[Data lines]:
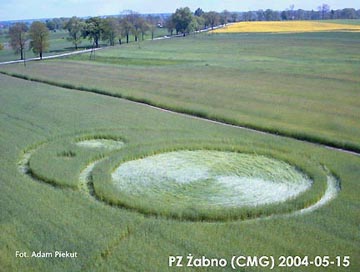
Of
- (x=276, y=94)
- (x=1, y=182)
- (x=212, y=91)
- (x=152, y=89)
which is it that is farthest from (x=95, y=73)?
(x=1, y=182)

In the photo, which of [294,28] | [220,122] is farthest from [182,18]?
[220,122]

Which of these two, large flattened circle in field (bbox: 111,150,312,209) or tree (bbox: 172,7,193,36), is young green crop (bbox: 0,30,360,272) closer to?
large flattened circle in field (bbox: 111,150,312,209)

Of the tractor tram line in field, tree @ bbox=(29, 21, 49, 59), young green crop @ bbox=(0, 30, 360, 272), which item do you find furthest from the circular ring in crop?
tree @ bbox=(29, 21, 49, 59)

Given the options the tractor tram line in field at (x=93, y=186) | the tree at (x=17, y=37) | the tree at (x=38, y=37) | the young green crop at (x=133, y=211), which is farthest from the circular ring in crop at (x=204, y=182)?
the tree at (x=17, y=37)

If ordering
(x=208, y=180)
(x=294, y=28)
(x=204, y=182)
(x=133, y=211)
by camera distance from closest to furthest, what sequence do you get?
(x=133, y=211) → (x=204, y=182) → (x=208, y=180) → (x=294, y=28)

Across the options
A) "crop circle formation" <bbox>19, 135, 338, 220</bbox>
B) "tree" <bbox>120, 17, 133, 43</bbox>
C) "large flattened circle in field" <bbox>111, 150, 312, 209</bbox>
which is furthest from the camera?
"tree" <bbox>120, 17, 133, 43</bbox>

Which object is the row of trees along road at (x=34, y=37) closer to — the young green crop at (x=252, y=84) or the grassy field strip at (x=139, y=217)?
the young green crop at (x=252, y=84)

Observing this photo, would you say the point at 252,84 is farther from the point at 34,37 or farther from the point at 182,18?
the point at 182,18

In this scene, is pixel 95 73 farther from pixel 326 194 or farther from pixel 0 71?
pixel 326 194
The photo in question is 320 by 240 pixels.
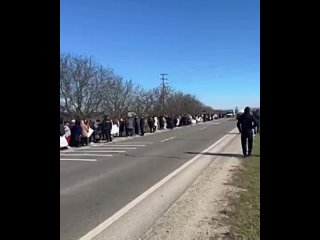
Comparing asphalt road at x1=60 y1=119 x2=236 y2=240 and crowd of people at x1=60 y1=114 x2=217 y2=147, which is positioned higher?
crowd of people at x1=60 y1=114 x2=217 y2=147

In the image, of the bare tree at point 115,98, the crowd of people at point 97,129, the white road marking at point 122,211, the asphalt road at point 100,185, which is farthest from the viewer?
the bare tree at point 115,98

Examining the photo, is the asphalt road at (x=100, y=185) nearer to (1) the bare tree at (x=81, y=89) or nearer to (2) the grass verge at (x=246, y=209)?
(2) the grass verge at (x=246, y=209)

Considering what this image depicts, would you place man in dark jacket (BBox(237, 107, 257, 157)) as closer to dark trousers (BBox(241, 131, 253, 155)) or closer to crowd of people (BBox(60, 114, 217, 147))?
dark trousers (BBox(241, 131, 253, 155))

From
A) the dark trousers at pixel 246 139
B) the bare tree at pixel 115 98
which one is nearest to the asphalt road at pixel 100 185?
the dark trousers at pixel 246 139

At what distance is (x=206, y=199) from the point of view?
8859mm

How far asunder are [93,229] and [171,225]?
111 centimetres

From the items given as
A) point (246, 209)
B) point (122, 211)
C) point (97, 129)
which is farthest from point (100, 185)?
point (97, 129)

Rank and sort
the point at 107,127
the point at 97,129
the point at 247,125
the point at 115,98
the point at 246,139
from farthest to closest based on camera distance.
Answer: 1. the point at 115,98
2. the point at 97,129
3. the point at 107,127
4. the point at 246,139
5. the point at 247,125

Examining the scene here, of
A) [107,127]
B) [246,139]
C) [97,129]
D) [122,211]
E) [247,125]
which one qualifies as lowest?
[122,211]

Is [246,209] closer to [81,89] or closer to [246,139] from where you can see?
[246,139]

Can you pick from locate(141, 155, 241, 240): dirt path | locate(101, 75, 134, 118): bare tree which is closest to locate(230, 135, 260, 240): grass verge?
locate(141, 155, 241, 240): dirt path
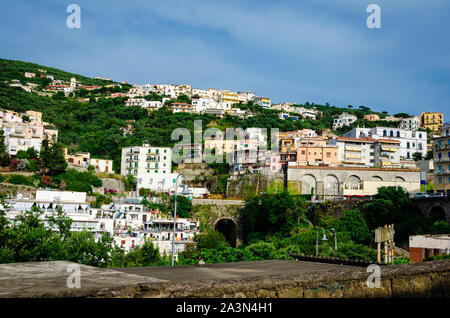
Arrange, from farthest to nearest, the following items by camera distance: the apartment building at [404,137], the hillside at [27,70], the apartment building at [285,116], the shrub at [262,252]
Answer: the hillside at [27,70]
the apartment building at [285,116]
the apartment building at [404,137]
the shrub at [262,252]

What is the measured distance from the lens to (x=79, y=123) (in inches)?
3861

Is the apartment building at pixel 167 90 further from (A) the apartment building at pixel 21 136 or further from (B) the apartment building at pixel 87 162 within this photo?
(A) the apartment building at pixel 21 136

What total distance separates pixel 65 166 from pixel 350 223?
3661cm

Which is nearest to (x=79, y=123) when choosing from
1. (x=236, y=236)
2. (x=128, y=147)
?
(x=128, y=147)

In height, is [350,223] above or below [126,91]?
below

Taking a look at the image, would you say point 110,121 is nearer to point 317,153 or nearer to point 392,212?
point 317,153

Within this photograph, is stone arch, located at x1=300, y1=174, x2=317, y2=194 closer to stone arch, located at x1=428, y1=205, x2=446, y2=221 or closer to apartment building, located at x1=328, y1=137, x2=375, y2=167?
apartment building, located at x1=328, y1=137, x2=375, y2=167

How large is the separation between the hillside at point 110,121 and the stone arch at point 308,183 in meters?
31.6

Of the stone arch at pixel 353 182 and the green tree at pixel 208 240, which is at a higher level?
the stone arch at pixel 353 182

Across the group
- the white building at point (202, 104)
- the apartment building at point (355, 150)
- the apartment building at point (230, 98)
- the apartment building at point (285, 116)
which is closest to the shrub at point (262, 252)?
the apartment building at point (355, 150)

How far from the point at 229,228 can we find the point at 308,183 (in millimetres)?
11863

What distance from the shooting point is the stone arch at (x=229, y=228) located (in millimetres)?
56562
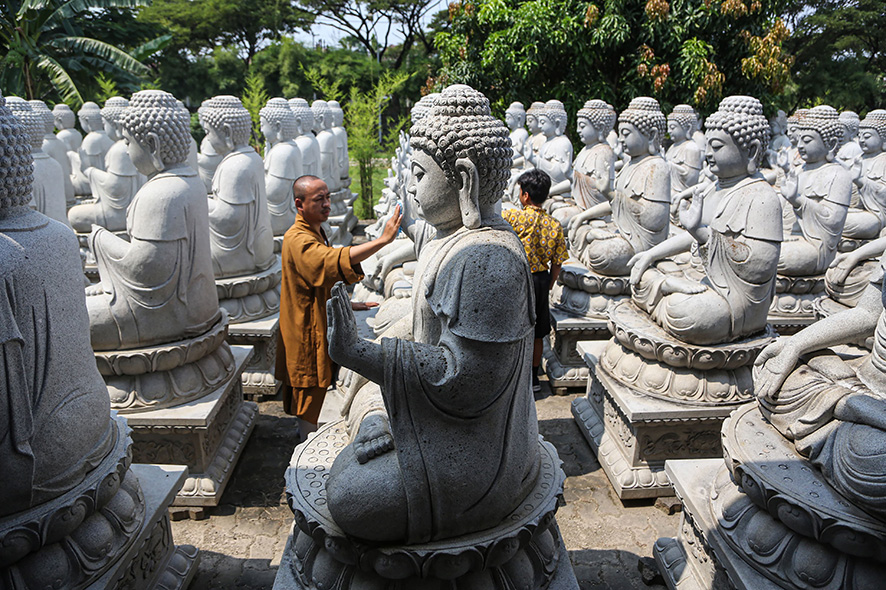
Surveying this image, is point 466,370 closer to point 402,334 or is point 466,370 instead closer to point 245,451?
point 402,334

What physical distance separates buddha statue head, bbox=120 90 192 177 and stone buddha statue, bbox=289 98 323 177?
196 inches

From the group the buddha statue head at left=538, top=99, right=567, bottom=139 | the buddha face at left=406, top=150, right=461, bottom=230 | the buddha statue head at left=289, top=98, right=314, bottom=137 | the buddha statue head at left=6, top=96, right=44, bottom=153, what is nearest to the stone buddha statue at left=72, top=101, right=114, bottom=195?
the buddha statue head at left=289, top=98, right=314, bottom=137

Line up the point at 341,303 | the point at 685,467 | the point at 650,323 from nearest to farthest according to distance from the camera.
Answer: the point at 341,303 → the point at 685,467 → the point at 650,323

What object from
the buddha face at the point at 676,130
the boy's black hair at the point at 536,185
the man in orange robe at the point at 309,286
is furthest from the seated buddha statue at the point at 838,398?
the buddha face at the point at 676,130

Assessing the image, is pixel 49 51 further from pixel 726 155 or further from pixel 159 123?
pixel 726 155

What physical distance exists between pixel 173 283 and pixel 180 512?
5.23ft

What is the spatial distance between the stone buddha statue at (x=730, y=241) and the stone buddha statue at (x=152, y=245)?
3447mm

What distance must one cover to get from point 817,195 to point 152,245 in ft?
20.4

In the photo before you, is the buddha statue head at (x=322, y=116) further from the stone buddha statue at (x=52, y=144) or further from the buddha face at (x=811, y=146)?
the buddha face at (x=811, y=146)

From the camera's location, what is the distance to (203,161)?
8.45 metres

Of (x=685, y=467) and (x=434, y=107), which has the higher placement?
(x=434, y=107)

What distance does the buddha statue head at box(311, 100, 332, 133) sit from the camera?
11.9 m

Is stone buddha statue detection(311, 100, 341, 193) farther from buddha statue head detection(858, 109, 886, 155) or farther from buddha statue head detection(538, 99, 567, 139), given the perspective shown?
buddha statue head detection(858, 109, 886, 155)

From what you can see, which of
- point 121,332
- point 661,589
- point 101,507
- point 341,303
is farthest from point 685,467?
point 121,332
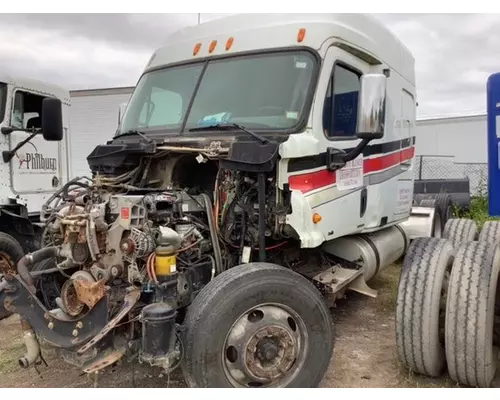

[Stated exercise]: Reproduce all of the items above verbatim, omitting the pictures.

[Finished task]:
Of
- (x=276, y=94)
- (x=1, y=182)
- (x=212, y=91)
- (x=152, y=89)
which is it that is farthest from (x=95, y=73)?
(x=1, y=182)

In the photo, which of [294,28] | [220,122] is farthest from [182,18]?
[220,122]

Which of these two, large flattened circle in field (bbox: 111,150,312,209) or tree (bbox: 172,7,193,36), is young green crop (bbox: 0,30,360,272) closer to?
large flattened circle in field (bbox: 111,150,312,209)

Of the tractor tram line in field, tree @ bbox=(29, 21, 49, 59), young green crop @ bbox=(0, 30, 360, 272), which item do you find furthest from the circular ring in crop?
tree @ bbox=(29, 21, 49, 59)

Given the options the tractor tram line in field at (x=93, y=186) | the tree at (x=17, y=37) | the tree at (x=38, y=37) | the young green crop at (x=133, y=211), which is farthest from the circular ring in crop at (x=204, y=182)?
the tree at (x=17, y=37)

If ordering
(x=208, y=180)
(x=294, y=28)
(x=204, y=182)
(x=133, y=211)
by camera distance from closest to furthest, what sequence do you get?
(x=133, y=211) → (x=204, y=182) → (x=208, y=180) → (x=294, y=28)

Across the options
A) "crop circle formation" <bbox>19, 135, 338, 220</bbox>
B) "tree" <bbox>120, 17, 133, 43</bbox>
C) "large flattened circle in field" <bbox>111, 150, 312, 209</bbox>
which is furthest from the camera?
"tree" <bbox>120, 17, 133, 43</bbox>

Which object is the row of trees along road at (x=34, y=37) closer to — the young green crop at (x=252, y=84) or the grassy field strip at (x=139, y=217)?
the young green crop at (x=252, y=84)

Observing this photo, would you say the point at 252,84 is farther from the point at 34,37 or farther from the point at 182,18?
the point at 182,18

In this scene, is pixel 95 73 farther from pixel 326 194 or farther from pixel 0 71?
pixel 326 194
The photo in question is 320 by 240 pixels.
Comparing asphalt road at x1=60 y1=119 x2=236 y2=240 and crowd of people at x1=60 y1=114 x2=217 y2=147, which is positioned higher?
crowd of people at x1=60 y1=114 x2=217 y2=147

In the image, of the bare tree at point 115,98, the crowd of people at point 97,129, the white road marking at point 122,211, the asphalt road at point 100,185, which is farthest from the viewer?
the bare tree at point 115,98

Examining the photo, is the asphalt road at (x=100, y=185) nearer to (1) the bare tree at (x=81, y=89) or nearer to (2) the grass verge at (x=246, y=209)?
(2) the grass verge at (x=246, y=209)

Considering what this image depicts, would you place man in dark jacket (BBox(237, 107, 257, 157)) as closer to dark trousers (BBox(241, 131, 253, 155)) or closer to crowd of people (BBox(60, 114, 217, 147))?
dark trousers (BBox(241, 131, 253, 155))

From
A) the dark trousers at pixel 246 139
B) the bare tree at pixel 115 98
which one is nearest to the asphalt road at pixel 100 185?
the dark trousers at pixel 246 139

At what distance is (x=206, y=199) from the point of view?
8859mm

How far asunder are [93,229] and [171,225]?
111 centimetres

From the items given as
A) point (246, 209)
B) point (122, 211)
C) point (97, 129)
which is farthest from point (100, 185)?
point (97, 129)

Rank and sort
the point at 107,127
the point at 97,129
the point at 247,125
the point at 115,98
the point at 246,139
from farthest to closest based on camera distance.
Answer: 1. the point at 115,98
2. the point at 97,129
3. the point at 107,127
4. the point at 246,139
5. the point at 247,125

Examining the scene here, of
A) [107,127]
B) [246,139]
C) [97,129]
D) [122,211]
E) [247,125]
which one qualifies as lowest?
[122,211]

Is [246,209] closer to [81,89] or closer to [246,139] from where you can see?
[246,139]

Can you pick from locate(141, 155, 241, 240): dirt path | locate(101, 75, 134, 118): bare tree which is closest to locate(230, 135, 260, 240): grass verge?
locate(141, 155, 241, 240): dirt path
Arrange, from farthest to nearest, the following items by camera distance: the apartment building at [404,137], the hillside at [27,70], the apartment building at [285,116], the shrub at [262,252]
Answer: the hillside at [27,70]
the apartment building at [285,116]
the apartment building at [404,137]
the shrub at [262,252]

What is the measured distance from the lens to (x=79, y=123) (in inches)?
3861

Is the apartment building at pixel 167 90 further from (A) the apartment building at pixel 21 136 or further from (B) the apartment building at pixel 87 162 within this photo?
(A) the apartment building at pixel 21 136

What total distance separates pixel 65 166 from pixel 350 223?
3661cm

Which is nearest to (x=79, y=123) when choosing from
1. (x=236, y=236)
2. (x=128, y=147)
?
(x=128, y=147)

In height, is [350,223] above or below [126,91]?
below

Taking a look at the image, would you say point 110,121 is nearer to point 317,153 or nearer to point 392,212?
point 317,153

Within this photograph, is stone arch, located at x1=300, y1=174, x2=317, y2=194 closer to stone arch, located at x1=428, y1=205, x2=446, y2=221 or closer to apartment building, located at x1=328, y1=137, x2=375, y2=167?
apartment building, located at x1=328, y1=137, x2=375, y2=167

How large is the separation between the hillside at point 110,121 and the stone arch at point 308,183 in meters?
31.6

Of the stone arch at pixel 353 182 and the green tree at pixel 208 240, which is at a higher level?
the stone arch at pixel 353 182

Across the group
- the white building at point (202, 104)
- the apartment building at point (355, 150)
- the apartment building at point (230, 98)
- the apartment building at point (285, 116)
which is closest to the shrub at point (262, 252)?
the apartment building at point (355, 150)

How far from the point at 229,228 can we find the point at 308,183 (in millimetres)?
11863

What distance from the shooting point is the stone arch at (x=229, y=228) located (in millimetres)?
56562
Surveying this image, is point 466,370 closer to point 402,334 or is point 466,370 instead closer to point 245,451?
point 402,334

What physical distance separates buddha statue head, bbox=120 90 192 177 and stone buddha statue, bbox=289 98 323 177?
196 inches

From the group the buddha statue head at left=538, top=99, right=567, bottom=139 | the buddha face at left=406, top=150, right=461, bottom=230 | the buddha statue head at left=289, top=98, right=314, bottom=137 | the buddha statue head at left=6, top=96, right=44, bottom=153, what is nearest to the stone buddha statue at left=72, top=101, right=114, bottom=195?
the buddha statue head at left=289, top=98, right=314, bottom=137

Line up the point at 341,303 | the point at 685,467 | the point at 650,323 from nearest to farthest according to distance from the camera.
Answer: the point at 341,303 → the point at 685,467 → the point at 650,323

What object from
the buddha face at the point at 676,130
the boy's black hair at the point at 536,185
the man in orange robe at the point at 309,286
is furthest from the seated buddha statue at the point at 838,398?
the buddha face at the point at 676,130

Assessing the image, is pixel 49 51 further from pixel 726 155 or further from pixel 159 123?
pixel 726 155

What physical distance exists between pixel 173 283 and pixel 180 512?
5.23ft

What is the spatial distance between the stone buddha statue at (x=730, y=241) and the stone buddha statue at (x=152, y=245)?
3447mm

What distance must one cover to get from point 817,195 to point 152,245 in ft?
20.4

In the photo before you, is the buddha statue head at (x=322, y=116) further from the stone buddha statue at (x=52, y=144) or further from the buddha face at (x=811, y=146)?
the buddha face at (x=811, y=146)

From the camera's location, what is the distance to (203,161)?
8.45 metres

Of (x=685, y=467) and (x=434, y=107), which has the higher placement?
(x=434, y=107)

What distance does the buddha statue head at box(311, 100, 332, 133) sit from the camera?
11.9 m

Is stone buddha statue detection(311, 100, 341, 193) farther from buddha statue head detection(858, 109, 886, 155) or farther from buddha statue head detection(538, 99, 567, 139), given the perspective shown?
buddha statue head detection(858, 109, 886, 155)

From what you can see, which of
- point 121,332
- point 661,589
- point 101,507
- point 341,303
is farthest from point 685,467?
point 121,332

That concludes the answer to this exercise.